His opening acts, particularly making Sonko prime minister, have projected strategic thinking. Both men have worked together since Faye joined Sonko’s PASTEF political party in 2014, campaigning under the banner ‘Diomaye is Sonko’ in the few days they had before the March 25 elections after being released from prison. Their long partnership and uniform view could make for quick government decision-making.
Leonardo Villalón, an African Studies professor and coordinator of the Sahel Research Group at the University of Florida, said he expects that the push for reforms will be done cautiously and “without dramatic pronouncements,” unlike those made by the military governments of some West African nations. But Villalón said Senegal’s new ministers would need to “tone down their rhetoric of what is possible.”

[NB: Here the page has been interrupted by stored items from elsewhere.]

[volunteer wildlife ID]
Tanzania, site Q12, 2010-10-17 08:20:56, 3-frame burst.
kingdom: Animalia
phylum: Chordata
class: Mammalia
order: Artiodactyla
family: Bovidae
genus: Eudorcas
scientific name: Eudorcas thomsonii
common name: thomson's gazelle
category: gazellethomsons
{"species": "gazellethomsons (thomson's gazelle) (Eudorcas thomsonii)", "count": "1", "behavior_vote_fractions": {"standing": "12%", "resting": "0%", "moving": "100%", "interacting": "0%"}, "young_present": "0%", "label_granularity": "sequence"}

Faye and Sonko are conscious that contentious economic policy missteps, like expropriating foreign-operated natural resource projects, “could jeopardize Senegal’s macroeconomic stability,” said Mucahid Durmaz, a senior African analyst at risk analysis firm Verisk Maplecroft. He expects potential contract renegotiations to follow a “consensual process.”
Room for Disagreement
Faye has been criticized for only having four women in the cabinet, and for removing the words “women” and “child protection” from the erstwhile-named Ministry of Women, Family and Child Protection. Some Senegalese civil society groups published a criticism of the share of women ministers, television news station France24 reported, and asked the government to appoint more women into national agencies.
Notable
- Faye’s ascendance to the presidency “has been a wake-up call to Western countries like France,” according to France’s Le Monde newspaper. It says the West must learn from current political trends which “resemble a new phase in the long history of decolonization.”